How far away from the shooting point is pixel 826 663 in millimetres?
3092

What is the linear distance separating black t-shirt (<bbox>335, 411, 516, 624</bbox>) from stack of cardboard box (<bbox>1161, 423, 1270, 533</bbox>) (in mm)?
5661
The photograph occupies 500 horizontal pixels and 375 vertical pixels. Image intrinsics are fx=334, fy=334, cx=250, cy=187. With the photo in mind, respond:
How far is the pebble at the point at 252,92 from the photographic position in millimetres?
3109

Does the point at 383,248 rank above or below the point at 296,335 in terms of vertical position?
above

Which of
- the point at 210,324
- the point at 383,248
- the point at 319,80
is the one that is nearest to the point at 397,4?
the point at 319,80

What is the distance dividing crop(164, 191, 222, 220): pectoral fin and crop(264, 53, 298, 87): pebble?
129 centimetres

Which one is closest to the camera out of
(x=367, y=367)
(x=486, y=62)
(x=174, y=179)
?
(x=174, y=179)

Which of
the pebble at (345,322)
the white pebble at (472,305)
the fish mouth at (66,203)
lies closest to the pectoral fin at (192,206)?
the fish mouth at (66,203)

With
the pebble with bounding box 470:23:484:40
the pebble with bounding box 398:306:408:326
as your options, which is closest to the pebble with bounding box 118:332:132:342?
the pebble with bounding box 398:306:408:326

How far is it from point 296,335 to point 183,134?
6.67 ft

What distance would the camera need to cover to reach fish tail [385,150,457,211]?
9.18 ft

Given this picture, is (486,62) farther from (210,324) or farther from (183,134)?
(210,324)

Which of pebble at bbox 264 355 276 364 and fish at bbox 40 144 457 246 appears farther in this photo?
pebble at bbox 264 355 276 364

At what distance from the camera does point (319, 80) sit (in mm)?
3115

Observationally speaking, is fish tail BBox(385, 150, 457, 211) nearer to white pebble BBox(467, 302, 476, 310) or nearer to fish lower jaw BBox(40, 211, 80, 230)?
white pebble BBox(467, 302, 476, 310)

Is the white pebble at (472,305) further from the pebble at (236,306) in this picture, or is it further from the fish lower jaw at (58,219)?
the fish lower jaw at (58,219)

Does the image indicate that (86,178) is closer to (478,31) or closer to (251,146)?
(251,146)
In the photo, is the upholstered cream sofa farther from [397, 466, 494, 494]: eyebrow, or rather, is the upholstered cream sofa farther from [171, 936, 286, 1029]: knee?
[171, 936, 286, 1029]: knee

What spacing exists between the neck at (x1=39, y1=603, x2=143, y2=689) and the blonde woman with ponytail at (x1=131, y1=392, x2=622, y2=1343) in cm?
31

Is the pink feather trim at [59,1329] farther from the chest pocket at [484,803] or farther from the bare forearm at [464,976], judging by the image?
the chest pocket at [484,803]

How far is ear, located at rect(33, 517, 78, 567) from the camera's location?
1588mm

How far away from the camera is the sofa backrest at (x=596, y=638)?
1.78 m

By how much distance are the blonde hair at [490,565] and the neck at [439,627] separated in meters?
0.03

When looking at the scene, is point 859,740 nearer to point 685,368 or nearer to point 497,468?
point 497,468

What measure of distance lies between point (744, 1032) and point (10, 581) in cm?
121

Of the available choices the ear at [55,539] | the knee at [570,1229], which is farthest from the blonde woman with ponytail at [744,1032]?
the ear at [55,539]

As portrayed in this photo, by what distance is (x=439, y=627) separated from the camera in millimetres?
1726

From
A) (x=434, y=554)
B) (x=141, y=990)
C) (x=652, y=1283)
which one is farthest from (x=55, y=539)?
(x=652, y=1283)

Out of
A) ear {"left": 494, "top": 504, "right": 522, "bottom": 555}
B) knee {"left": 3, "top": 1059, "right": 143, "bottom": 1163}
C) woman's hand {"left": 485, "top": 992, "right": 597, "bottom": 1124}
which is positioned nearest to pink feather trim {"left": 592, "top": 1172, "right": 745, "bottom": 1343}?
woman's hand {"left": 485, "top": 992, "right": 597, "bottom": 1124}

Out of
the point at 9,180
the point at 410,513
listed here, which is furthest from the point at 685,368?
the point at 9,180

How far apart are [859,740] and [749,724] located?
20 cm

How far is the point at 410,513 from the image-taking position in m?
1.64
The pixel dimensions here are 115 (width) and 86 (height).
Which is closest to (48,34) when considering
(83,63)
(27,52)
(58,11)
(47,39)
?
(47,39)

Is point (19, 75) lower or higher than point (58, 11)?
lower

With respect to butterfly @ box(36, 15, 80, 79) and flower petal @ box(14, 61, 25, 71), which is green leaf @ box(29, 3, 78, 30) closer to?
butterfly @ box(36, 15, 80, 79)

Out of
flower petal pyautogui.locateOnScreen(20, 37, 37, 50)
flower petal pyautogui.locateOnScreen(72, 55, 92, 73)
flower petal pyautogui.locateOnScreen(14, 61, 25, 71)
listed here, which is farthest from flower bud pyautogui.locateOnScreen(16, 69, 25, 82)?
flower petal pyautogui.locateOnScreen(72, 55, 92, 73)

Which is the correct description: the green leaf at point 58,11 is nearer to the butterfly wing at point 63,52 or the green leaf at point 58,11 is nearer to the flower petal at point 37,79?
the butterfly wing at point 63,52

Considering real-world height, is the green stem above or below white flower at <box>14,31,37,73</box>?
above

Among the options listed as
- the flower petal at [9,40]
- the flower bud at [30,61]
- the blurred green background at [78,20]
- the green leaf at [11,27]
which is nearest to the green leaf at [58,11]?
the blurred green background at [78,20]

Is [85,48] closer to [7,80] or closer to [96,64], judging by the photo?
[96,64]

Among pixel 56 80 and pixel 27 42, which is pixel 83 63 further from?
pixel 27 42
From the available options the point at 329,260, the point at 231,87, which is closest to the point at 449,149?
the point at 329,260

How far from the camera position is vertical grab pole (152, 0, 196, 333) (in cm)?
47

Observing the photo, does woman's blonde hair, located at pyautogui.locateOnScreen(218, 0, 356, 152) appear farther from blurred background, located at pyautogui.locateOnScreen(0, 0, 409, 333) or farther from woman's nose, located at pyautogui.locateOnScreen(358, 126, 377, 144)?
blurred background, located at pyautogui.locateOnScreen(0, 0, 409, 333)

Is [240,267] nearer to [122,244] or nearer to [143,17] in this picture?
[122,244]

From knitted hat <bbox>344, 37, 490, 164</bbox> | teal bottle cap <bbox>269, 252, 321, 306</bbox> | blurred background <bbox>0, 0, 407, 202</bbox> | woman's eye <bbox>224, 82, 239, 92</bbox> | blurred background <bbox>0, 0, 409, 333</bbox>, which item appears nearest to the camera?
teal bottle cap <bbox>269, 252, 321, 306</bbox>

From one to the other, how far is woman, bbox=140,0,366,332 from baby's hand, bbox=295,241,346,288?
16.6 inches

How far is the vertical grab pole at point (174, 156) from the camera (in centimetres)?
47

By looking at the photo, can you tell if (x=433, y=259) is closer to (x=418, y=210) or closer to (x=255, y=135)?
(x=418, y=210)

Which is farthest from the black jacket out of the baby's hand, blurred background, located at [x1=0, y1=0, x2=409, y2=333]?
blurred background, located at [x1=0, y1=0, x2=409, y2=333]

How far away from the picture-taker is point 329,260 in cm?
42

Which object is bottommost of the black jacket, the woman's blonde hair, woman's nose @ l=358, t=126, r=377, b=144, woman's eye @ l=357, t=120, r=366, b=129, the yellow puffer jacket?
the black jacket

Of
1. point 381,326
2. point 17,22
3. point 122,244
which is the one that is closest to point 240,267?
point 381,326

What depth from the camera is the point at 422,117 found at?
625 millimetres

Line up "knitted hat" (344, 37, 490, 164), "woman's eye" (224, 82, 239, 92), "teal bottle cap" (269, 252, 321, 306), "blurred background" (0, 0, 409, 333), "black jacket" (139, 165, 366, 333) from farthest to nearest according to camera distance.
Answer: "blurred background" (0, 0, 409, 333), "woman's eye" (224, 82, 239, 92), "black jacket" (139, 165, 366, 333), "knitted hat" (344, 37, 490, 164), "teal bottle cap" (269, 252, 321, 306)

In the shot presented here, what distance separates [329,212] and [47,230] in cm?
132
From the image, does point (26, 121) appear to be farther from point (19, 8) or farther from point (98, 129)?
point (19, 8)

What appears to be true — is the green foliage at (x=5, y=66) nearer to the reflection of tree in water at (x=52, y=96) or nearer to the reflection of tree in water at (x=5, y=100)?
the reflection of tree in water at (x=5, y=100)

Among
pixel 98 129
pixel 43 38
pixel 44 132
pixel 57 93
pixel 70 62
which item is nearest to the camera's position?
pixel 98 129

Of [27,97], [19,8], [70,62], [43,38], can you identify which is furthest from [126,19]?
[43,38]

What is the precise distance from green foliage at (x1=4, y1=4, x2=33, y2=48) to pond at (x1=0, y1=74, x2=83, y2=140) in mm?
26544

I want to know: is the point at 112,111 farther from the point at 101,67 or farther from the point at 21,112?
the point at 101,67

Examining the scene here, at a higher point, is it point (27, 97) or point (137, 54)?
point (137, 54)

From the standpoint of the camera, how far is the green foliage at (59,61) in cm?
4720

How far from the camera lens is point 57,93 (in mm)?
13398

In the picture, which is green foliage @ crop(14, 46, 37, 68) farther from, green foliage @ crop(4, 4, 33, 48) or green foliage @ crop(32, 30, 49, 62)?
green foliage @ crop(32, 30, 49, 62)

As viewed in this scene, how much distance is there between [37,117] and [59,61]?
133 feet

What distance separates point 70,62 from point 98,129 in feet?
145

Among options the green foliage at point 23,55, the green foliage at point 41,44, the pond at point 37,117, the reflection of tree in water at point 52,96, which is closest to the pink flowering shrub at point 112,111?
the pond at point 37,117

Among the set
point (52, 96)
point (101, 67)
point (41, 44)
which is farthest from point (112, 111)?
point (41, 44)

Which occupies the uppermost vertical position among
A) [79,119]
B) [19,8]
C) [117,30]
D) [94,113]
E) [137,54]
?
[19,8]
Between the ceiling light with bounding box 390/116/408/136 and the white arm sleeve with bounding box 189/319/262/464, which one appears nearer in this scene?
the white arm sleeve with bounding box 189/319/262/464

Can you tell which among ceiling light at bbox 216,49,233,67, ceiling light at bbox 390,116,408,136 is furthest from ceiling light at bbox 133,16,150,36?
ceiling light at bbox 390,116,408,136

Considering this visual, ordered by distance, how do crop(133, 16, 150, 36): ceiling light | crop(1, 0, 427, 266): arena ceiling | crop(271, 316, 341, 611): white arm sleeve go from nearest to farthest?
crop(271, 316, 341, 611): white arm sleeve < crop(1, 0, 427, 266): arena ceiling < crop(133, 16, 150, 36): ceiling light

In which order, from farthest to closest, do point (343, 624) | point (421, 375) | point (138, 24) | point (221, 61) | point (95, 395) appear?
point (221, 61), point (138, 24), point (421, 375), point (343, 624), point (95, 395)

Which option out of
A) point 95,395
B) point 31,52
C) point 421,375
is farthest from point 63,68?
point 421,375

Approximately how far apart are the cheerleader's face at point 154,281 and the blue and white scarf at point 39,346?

______________________________

### WHAT THIS TASK INVOLVES
Rewrite the items as a numbered list, from the first line through the line containing "129 centimetres", both included, and leave out the blank lines.

### WRITTEN ANSWER
1. How far away from the shooting point is pixel 826 663 in millimetres?
2. 3092
3. What is the linear distance separating black t-shirt (<bbox>335, 411, 516, 624</bbox>) from stack of cardboard box (<bbox>1161, 423, 1270, 533</bbox>) (in mm)?
4. 5661
5. The photograph occupies 500 horizontal pixels and 375 vertical pixels. Image intrinsics are fx=334, fy=334, cx=250, cy=187. With the photo in mind, respond:
6. How far is the pebble at the point at 252,92 from the photographic position in millimetres?
7. 3109
8. Does the point at 383,248 rank above or below the point at 296,335 in terms of vertical position?
9. above
10. Which of
11. - the point at 210,324
12. - the point at 383,248
13. - the point at 319,80
14. is the one that is nearest to the point at 397,4?
15. the point at 319,80
16. What is the distance dividing crop(164, 191, 222, 220): pectoral fin and crop(264, 53, 298, 87): pebble?
17. 129 centimetres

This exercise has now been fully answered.